On August 9, 1996, WDRQ returned as a Rhythmic Adult Contemporary station. The first song on the relaunched "DRQ" was "Brick House" by The Commodores.[2] Viacom sold the station to ABC Radio during this time. Initially, the station called itself "93-1 The New DRQ: Detroit's Station For Women." The station was initially jockless, with only an announcer used for on-air bumper promos. The station chiefly played a random mix of programmed dance, disco and pop music from the late 1970s through the early 1990s, with some new music factored in sporadically. More current dance-oriented top 40 music was added to the playlist in the Fall. By late 1996, the station had added a full lineup of personalities, including Marc Mitchell, Sharon Santoni and Trixie DeLuxxe in mornings, Jay Towers in middays, Lisa Lisa Orlando in afternoons, Mark "JoJo" Allen on evenings, and Michael Allen on overnights.

By January 1997, a lite mix of pop-friendly R&B and hip-hop music was also adopted to further cement the station's mainstream hook. With this being the first time a top 40/dance music station had been on Detroit radio since the reformatting of WHYT two years earlier, WDRQ immediately attracted a large listening audience upon its re-launch. Subsequently, the station quickly abandoned the 'for women only' angle. The station began calling itself "Detroit's Dance Music Station" (later "Today's Best Music," then "Today's Hit Music," and finally "Detroit's #1 Hit Music Station").

By April 1999, the station had evolved into more of a mainstream top 40 format and was eating away at its adult-leaning top 40 competitor WKQI. The lineup became Jay Towers in the morning, Su-Anna and Dave Fuller middays, Lisa Lisa in the afternoon, Tic Tak (Mark Allen) at night, and Eric Chase on overnights. By the final quarter of 2001, both WDRQ and WKQI were leaning very heavily toward Rhythmic CHR. For a time, WDRQ consistently defeated WKQI in the ratings, but after Clear Channel re-launched WKQI as "Channel 9-5-5" in February 2002, WKQI retook the lead over WDRQ, garnering both larger ratings and revenue. As WKQI became increasingly rhythmic, WDRQ backed away somewhat from its own rhythmic lean, adding more adult top 40 songs and 1990s gold from the likes of Alanis Morissette and Third Eye Blind.

93.1 Doug FM[edit]

93.1 Doug FM logo 2005-2013

At 1 PM on April 1, 2005, WDRQ abruptly changed formats to Variety Hits, branded as "93.1 Doug FM." The final song on "93-1 DRQ" was "She Will Be Loved" by Maroon 5, while the first song on "Doug FM" was "Good Times Roll" by The Cars.

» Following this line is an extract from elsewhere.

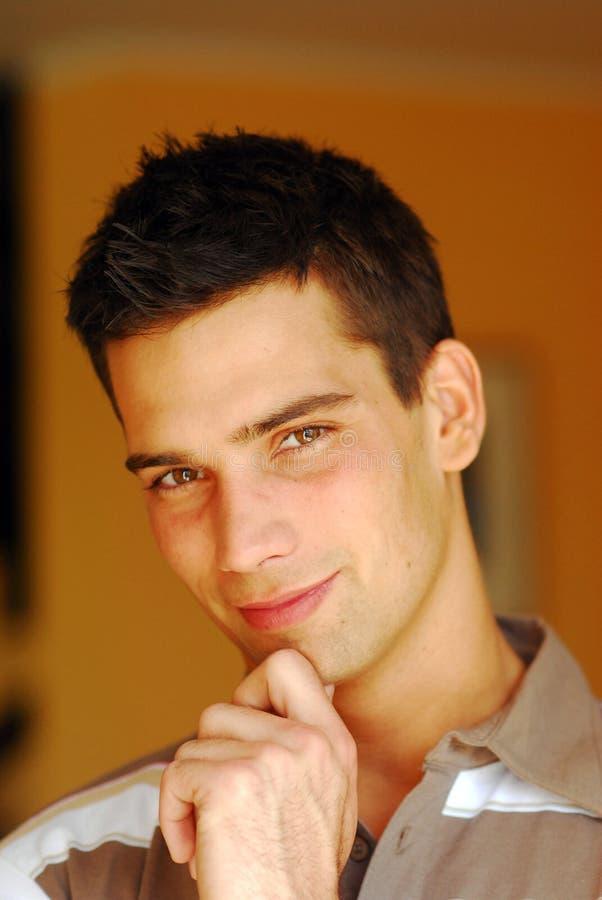 atrakcyjni mężczyzna portreta potomstwa zdjęcie stock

Some thought this was a bad April Fool's Day prank. This, though, was no joke. Many DRQ listeners were both confused and disgruntled over the format change.[3]

The station's music selection was similar to that of the various Jack FM and Bob FM stations around the country. The music selection for the format was very broad, similar to that of WDVD, WNIC, and WMGC-FM, combining a wide variety of songs from the 1960s through the 2000s.

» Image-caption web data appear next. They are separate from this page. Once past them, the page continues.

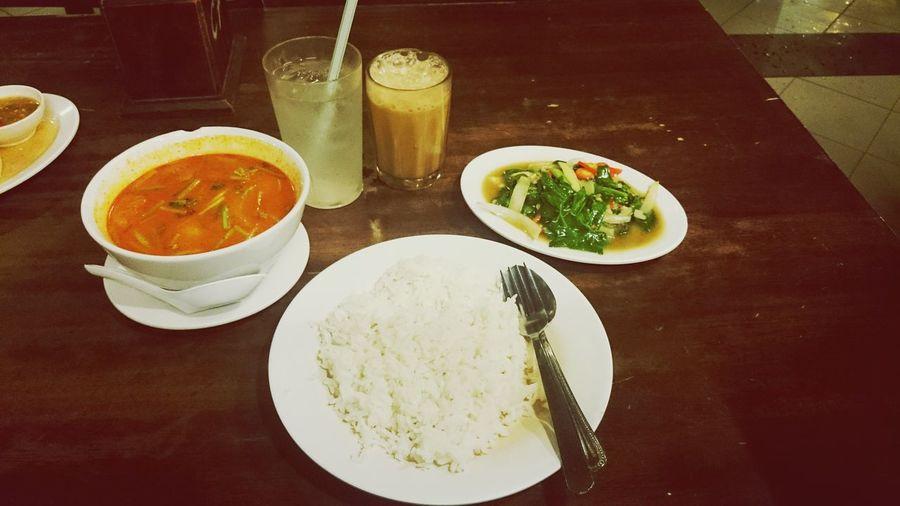 Late night dinner and supper.. Nasi putih(plain rice), tomyam ayam(chicken tomyam) and kailan ikan masin(xtaw nk translate) haha.. Teh tarik and ais kosong.. Hungry Dinner
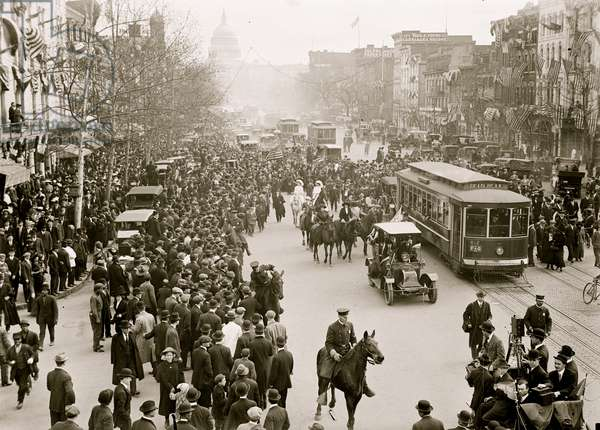 Woman's Suffrage Marchers arriving from New York 1913 (photo)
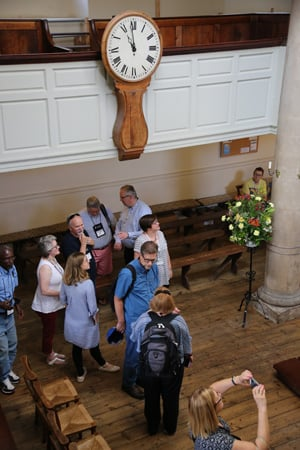 Les bancs de la New Room ne sont pas originaux, mais l'horloge l'est. John Wesley a conseillé à ses prédicateurs de « Soyez ponctuels. Faites tout exactement au moment ». Photo de Kathleen Barry, United Methodist Communications.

ABC sold its non-Radio Disney and ESPN Radio stations, including WDRQ, to Citadel Broadcasting in 2007. Citadel merged with Cumulus Media on September 16, 2011.[4]

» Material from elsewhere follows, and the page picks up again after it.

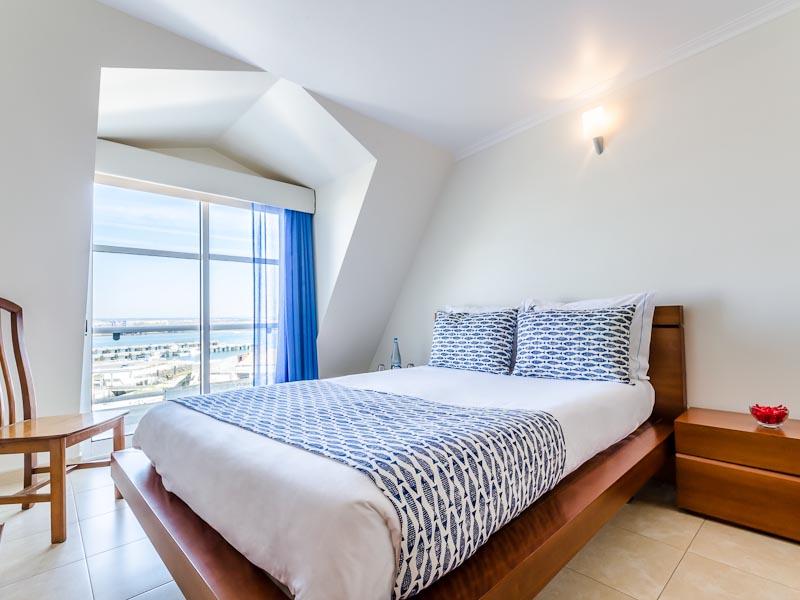 Apartamento com 2 quartos (6 pessoas)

In January 2013, Doug-FM dropped its longtime slogan of "We Play Everything" for "Your All Time Favorites".

Nash FM 93-1[edit]

On December 13, 2013, at 9:31 AM, after playing "Someday" by Sugar Ray, WDRQ abruptly flipped to Country, branded as "Nash FM 93-1."[5] The station launched airing an automated Country Christmas music format, and then began its permanent Country format on January 1 at 9:31 AM, with the first song being "Radio" by Darius Rucker. The change to "Nash" came after "Doug FM" earned a #18 ranking (2.5 share) in the November 2013 PPM ratings release for Detroit. "Nash" goes up against CBS Radio-owned WYCD, which has aired the format since 1993.

HD Radio[edit]

When WDRQ-HD2 first went on the air in January 2006, it was originally a simulcast of AM talk station WJR. In 2007, the HD2 channel began broadcasting a Rhythmic/Dance format as "Detroit's Party Station", using old 'DRQ jingles from the 1990s. On January 29, 2009, WDRQ's HD2 channel changed to "Doug's Wedding Reception", a variety hits format with an emphasis on party music (the name coming from the idea that one would listen to this music at a wedding reception).[6]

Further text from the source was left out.